本文抜粋:
········

まつたけ秘帖

徒然なるままmy daily & cinema,TV drama,カープ日記

危険運転の男たち 兄弟車

2021-08-24 | 北米映画 15~21
 「ワイルド・スピード ジェットブレイク」
 恋人のレティ、幼い息子ブライアンと平穏な暮らしを送っていたドミニクは、世界的陰謀に行方不明だった弟のジェイコブが関与していることを知り、ファミリーと共に再び戦いに身を投じるが…
 待望のシリーズ最新作、公開延期を経てようやく日本でもお目見え!楽しみな反面、がっかり&不安な点も観る前に多々ありました。まず、ほぼ主役になってたホブス&デッカードが退場し、ドミニクが単独主役になったこと。ホブスとデッカードの見せ場が増えたことで、いつしかバリバリの主役感は薄まってしまったドミニク。演じるヴィン・ディーゼルは好きだけど、彼だけってのは正直ちょっと残念。元々ポール・ウォーカー目当てで観てたシリーズ。そのポールはいなくなり途中参戦し大暴れ、シリーズをいっそうド派手に面白くしてくれたドウェイン・ジョンソンとジェイソン・ステイサムも不出演。大物二人のみならず、スコット・イーストウッドやクリス・エヴァンズなどイケメン要員も姿を消し、キャスト的にはかなりパワーダウン感が否めませんでした。でも、映画じたいは相変わらずありえないハチャメチャてんこ盛りで、コテコテにワイスピ。やっぱワイスピはこうでなきゃ!なお約束、ワンパターンさです。あの手この手で飽きさせない手腕がいつもお見事。ありえないハチャメチャさは回を追うごとにエスカレート、いつか宇宙に行くんじゃね?と笑ってたら、ほんとに行っちゃった!いくら何でもやりすぎ、バカバカしすぎ、とは思っても、その何でもアリなノリこそワイスピの魅力です。

········

取り組む課題:
• a. 「ワイルド・スピード」のレビューの「危険運転の男たち 兄弟車」から「ノリこそワイスピの魅力です。」までを、一字一句変えずに書き写してください。
• b. 「ワイルド・スピード」のレビューで、世界的陰謀に関与しているドミニクの弟の名前は何ですか。
• c. 「ワイルド・スピード」のレビューを、最後の文の後から引き継いで書き進めてください。

提供データ:
········

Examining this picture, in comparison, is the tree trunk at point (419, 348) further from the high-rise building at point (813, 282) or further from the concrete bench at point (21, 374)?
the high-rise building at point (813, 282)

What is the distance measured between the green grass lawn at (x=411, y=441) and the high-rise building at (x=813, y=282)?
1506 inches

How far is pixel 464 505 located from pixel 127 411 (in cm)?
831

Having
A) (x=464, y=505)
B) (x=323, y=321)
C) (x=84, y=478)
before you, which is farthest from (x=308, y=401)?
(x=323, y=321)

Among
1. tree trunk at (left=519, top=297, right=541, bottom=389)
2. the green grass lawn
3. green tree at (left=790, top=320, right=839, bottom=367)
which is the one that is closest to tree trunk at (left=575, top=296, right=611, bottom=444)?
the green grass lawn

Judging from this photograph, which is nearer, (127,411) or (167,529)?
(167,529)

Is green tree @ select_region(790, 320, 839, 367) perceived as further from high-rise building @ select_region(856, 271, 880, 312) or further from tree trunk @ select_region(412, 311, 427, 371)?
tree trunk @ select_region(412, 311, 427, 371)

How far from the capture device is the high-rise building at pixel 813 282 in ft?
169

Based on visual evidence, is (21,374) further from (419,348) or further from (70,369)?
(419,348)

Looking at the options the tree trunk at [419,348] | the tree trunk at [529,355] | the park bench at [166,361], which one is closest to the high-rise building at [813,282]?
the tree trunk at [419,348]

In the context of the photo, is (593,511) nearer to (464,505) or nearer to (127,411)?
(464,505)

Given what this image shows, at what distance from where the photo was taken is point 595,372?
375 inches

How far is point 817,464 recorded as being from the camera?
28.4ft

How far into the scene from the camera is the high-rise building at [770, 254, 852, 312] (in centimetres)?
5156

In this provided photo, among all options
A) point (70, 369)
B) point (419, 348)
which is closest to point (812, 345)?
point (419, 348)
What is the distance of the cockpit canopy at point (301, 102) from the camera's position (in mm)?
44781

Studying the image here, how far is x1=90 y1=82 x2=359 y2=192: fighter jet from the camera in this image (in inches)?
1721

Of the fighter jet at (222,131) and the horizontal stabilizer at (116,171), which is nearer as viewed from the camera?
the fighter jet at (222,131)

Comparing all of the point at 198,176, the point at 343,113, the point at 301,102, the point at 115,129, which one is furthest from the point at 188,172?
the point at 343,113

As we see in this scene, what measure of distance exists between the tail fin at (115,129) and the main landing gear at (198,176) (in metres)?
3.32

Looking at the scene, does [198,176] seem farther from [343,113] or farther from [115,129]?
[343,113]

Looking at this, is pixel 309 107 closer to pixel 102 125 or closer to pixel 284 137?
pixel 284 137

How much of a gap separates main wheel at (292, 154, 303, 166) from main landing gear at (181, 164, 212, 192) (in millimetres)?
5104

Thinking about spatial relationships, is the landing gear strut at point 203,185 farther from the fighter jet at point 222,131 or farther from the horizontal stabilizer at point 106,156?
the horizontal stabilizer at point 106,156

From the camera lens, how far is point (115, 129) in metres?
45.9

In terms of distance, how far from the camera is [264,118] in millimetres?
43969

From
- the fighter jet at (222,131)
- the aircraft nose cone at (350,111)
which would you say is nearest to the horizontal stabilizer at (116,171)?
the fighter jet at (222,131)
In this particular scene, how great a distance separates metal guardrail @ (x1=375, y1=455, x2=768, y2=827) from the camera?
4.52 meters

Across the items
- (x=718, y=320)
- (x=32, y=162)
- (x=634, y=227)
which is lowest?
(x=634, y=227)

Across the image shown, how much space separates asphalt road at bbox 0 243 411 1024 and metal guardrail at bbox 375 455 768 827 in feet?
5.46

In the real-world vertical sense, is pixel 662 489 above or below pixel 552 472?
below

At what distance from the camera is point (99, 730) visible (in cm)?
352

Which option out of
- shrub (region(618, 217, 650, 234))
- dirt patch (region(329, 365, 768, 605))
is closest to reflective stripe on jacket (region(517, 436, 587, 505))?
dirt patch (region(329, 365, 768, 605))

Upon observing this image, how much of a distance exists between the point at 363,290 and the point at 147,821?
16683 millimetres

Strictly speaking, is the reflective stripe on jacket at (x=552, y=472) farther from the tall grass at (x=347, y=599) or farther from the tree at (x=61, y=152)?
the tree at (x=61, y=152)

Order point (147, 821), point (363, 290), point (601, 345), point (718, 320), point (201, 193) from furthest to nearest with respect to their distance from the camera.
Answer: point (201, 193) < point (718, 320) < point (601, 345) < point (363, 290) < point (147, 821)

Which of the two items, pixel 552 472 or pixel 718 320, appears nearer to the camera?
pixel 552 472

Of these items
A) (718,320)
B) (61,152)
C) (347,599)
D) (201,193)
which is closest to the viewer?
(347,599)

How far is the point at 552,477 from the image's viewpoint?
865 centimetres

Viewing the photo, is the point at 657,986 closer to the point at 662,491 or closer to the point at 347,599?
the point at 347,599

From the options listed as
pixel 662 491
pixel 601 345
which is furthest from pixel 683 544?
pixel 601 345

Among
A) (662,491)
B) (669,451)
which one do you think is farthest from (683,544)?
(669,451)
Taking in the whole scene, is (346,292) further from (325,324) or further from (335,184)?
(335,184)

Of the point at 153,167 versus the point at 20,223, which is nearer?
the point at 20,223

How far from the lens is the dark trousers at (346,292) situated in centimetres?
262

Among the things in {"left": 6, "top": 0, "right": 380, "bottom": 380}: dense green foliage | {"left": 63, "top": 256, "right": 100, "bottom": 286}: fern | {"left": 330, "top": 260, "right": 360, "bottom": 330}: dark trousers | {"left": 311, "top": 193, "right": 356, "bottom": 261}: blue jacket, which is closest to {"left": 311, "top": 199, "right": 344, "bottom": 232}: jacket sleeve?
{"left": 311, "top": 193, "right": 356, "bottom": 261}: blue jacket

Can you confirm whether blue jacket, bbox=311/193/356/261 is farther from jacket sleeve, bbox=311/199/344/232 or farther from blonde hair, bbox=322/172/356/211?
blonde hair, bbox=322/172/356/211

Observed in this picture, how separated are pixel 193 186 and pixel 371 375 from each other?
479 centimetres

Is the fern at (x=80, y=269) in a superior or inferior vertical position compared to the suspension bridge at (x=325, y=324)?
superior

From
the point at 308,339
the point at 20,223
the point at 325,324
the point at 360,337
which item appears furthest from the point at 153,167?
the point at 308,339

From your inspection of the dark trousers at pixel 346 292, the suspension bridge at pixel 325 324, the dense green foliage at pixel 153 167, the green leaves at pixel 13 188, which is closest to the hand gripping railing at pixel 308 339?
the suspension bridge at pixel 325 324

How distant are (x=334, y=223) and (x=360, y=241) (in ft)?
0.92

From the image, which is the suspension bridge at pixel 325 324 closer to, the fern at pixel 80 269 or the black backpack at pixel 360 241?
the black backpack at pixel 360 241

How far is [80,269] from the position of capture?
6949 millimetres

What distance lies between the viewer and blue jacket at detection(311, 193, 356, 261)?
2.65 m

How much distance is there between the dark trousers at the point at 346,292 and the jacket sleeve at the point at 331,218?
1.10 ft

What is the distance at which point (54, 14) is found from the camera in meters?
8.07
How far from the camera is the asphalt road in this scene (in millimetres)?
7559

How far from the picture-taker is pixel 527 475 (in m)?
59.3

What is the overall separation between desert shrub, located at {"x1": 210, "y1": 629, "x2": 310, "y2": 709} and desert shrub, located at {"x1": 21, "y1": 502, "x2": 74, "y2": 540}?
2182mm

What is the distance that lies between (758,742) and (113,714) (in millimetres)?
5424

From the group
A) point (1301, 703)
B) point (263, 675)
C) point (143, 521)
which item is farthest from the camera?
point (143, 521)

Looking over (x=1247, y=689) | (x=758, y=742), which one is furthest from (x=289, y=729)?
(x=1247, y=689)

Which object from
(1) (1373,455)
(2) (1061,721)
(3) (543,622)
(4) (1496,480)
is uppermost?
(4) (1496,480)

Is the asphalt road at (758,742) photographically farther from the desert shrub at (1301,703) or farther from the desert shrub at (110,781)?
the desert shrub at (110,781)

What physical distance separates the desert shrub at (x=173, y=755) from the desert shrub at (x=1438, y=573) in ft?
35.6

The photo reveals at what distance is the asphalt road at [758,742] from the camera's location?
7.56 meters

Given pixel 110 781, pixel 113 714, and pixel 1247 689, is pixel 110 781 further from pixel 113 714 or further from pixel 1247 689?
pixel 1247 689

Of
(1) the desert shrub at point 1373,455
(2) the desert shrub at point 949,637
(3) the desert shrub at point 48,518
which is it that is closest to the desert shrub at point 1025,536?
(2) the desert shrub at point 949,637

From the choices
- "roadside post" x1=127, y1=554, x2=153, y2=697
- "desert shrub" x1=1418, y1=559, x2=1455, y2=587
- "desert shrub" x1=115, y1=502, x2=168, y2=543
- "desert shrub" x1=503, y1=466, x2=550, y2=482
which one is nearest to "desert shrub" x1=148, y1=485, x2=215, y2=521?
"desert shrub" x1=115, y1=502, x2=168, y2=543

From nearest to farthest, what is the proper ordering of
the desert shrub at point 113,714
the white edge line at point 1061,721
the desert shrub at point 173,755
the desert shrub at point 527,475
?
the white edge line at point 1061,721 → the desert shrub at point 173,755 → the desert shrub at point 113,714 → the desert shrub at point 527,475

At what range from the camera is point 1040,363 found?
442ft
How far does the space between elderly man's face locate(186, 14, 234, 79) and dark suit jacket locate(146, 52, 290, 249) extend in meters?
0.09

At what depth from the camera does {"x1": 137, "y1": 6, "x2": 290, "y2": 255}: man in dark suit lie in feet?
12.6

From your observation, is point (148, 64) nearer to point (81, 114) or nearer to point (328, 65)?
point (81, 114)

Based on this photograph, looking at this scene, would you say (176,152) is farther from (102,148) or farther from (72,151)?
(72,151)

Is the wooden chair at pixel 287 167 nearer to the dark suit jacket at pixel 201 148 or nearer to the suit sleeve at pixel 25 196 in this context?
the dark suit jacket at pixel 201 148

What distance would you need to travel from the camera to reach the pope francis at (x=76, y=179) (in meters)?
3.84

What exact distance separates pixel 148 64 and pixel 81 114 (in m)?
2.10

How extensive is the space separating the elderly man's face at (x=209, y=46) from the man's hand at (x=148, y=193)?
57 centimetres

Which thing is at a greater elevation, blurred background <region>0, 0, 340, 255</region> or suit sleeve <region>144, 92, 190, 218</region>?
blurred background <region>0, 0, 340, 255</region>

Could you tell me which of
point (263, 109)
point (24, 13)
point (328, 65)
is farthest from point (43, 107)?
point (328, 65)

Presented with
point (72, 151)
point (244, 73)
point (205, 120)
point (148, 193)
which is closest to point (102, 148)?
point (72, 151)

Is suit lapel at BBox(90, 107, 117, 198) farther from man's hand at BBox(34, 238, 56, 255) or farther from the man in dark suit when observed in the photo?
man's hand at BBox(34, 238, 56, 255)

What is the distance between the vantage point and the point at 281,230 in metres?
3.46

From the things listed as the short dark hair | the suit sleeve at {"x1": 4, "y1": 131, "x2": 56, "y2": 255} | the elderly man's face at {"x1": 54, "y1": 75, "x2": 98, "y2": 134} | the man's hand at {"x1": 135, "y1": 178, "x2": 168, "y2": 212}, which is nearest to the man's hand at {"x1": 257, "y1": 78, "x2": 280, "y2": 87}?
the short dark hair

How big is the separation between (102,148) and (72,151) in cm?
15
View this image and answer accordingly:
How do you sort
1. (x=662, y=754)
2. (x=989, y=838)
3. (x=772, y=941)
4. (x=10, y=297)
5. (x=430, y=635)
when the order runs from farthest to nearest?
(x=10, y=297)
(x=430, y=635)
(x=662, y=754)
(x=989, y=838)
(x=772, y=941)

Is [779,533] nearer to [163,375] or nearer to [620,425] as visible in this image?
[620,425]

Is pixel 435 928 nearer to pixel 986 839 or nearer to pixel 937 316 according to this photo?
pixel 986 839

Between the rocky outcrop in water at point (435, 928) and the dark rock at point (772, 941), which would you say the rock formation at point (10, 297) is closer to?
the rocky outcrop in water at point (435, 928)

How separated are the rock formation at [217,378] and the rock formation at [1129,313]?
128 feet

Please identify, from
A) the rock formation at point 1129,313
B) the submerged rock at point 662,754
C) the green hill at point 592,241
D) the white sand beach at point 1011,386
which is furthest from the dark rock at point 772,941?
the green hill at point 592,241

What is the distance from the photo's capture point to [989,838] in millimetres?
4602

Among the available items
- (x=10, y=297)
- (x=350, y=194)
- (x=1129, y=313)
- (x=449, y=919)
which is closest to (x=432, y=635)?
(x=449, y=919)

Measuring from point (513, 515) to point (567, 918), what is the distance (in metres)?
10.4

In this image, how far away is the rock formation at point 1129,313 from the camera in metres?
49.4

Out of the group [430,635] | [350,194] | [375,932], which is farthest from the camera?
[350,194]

········

課題ごとの結果:
• a.
危険運転の男たち 兄弟車

2021-08-24 | 北米映画 15~21
 「ワイルド・スピード ジェットブレイク」
 恋人のレティ、幼い息子ブライアンと平穏な暮らしを送っていたドミニクは、世界的陰謀に行方不明だった弟のジェイコブが関与していることを知り、ファミリーと共に再び戦いに身を投じるが…
 待望のシリーズ最新作、公開延期を経てようやく日本でもお目見え!楽しみな反面、がっかり&不安な点も観る前に多々ありました。まず、ほぼ主役になってたホブス&デッカードが退場し、ドミニクが単独主役になったこと。ホブスとデッカードの見せ場が増えたことで、いつしかバリバリの主役感は薄まってしまったドミニク。演じるヴィン・ディーゼルは好きだけど、彼だけってのは正直ちょっと残念。元々ポール・ウォーカー目当てで観てたシリーズ。そのポールはいなくなり途中参戦し大暴れ、シリーズをいっそうド派手に面白くしてくれたドウェイン・ジョンソンとジェイソン・ステイサムも不出演。大物二人のみならず、スコット・イーストウッドやクリス・エヴァンズなどイケメン要員も姿を消し、キャスト的にはかなりパワーダウン感が否めませんでした。でも、映画じたいは相変わらずありえないハチャメチャてんこ盛りで、コテコテにワイスピ。やっぱワイスピはこうでなきゃ!なお約束、ワンパターンさです。あの手この手で飽きさせない手腕がいつもお見事。ありえないハチャメチャさは回を追うごとにエスカレート、いつか宇宙に行くんじゃね?と笑ってたら、ほんとに行っちゃった!いくら何でもやりすぎ、バカバカしすぎ、とは思っても、その何でもアリなノリこそワイスピの魅力です。

• b. ジェイコブです。

• c.
 ド派手にスカっと面白かったのですが、でも正直もう次はそんなに楽しみではなくなってきてます。ほとんど惰性で観てる感じ。ここまで観たら最後まで付き合いたいとは思うのですが、いったいいつまで続くのでしょうか。個人的にはやはりキャストの地味化がイタいです。ドウェインとステイサムの不在は思った以上の損失。死んだはずのハンと、家庭優先してたミアが電撃復帰してるのですが、失礼ながらいまだに演じてる人の名前も知らない小物たち。ガル・ガドットが過去の回想シーンでチョコっと登場しますが、彼女は大物になったので再登場はないだろうな~。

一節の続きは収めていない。